◆ PROBLEM TO SOLVE: Lines from the one containing "vente appartement rosas, 4" to the end of the records, both ends included and exactly as written, are the whole answer, and no pictures go in it.
##########
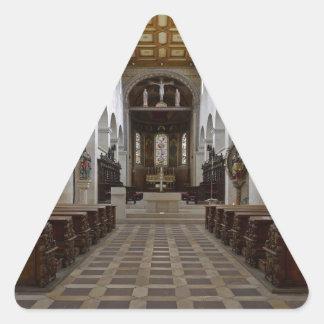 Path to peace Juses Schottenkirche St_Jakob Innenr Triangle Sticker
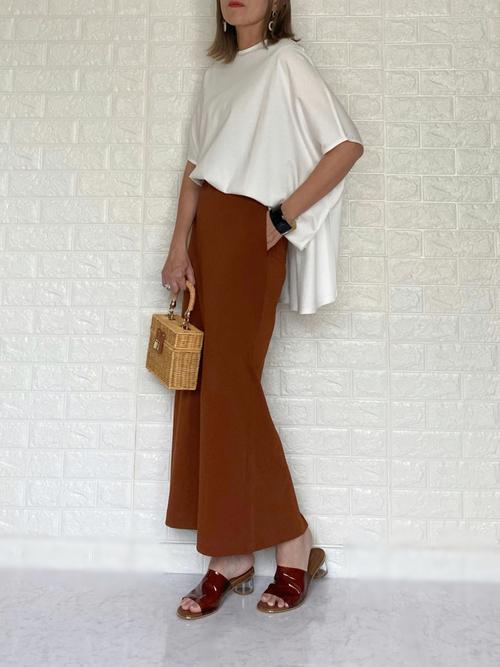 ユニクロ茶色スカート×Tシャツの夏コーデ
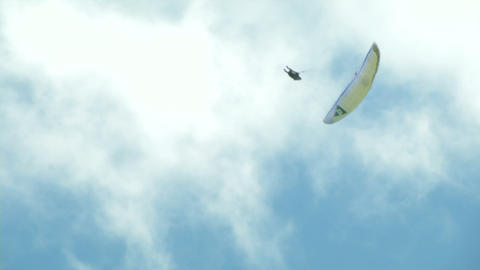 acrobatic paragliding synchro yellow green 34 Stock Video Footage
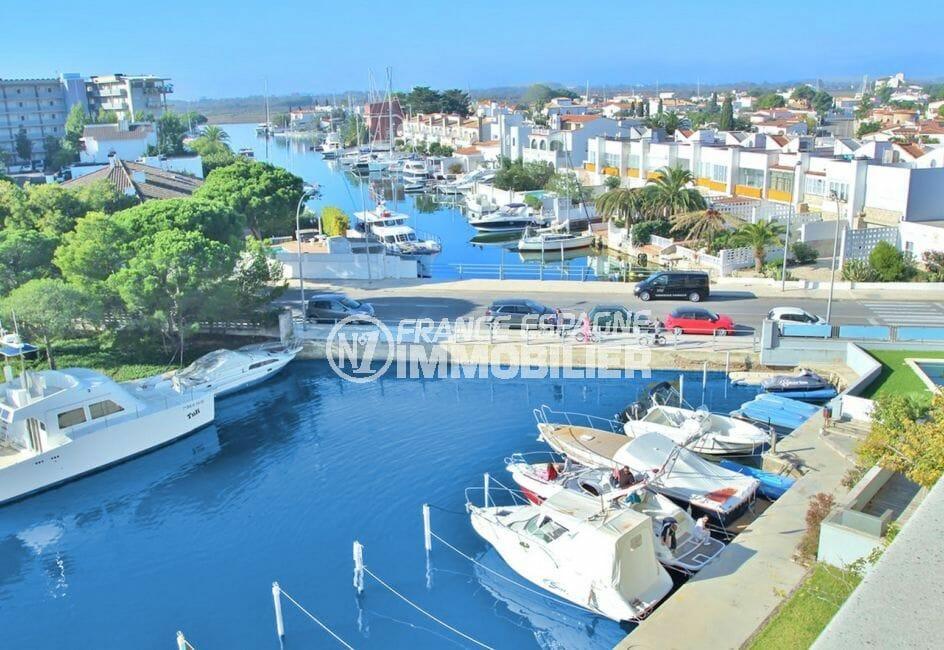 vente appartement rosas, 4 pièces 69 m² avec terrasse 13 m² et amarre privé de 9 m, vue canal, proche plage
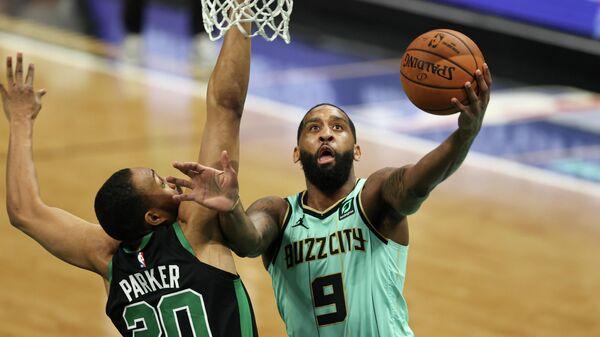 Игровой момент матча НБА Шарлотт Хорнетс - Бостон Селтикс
##########
◆ TASK OUTPUT:
 vente appartement rosas, 4 pièces 69 m² avec terrasse 13 m² et amarre privé de 9 m, vue canal, proche plage
 Игровой момент матча НБА Шарлотт Хорнетс - Бостон Селтикс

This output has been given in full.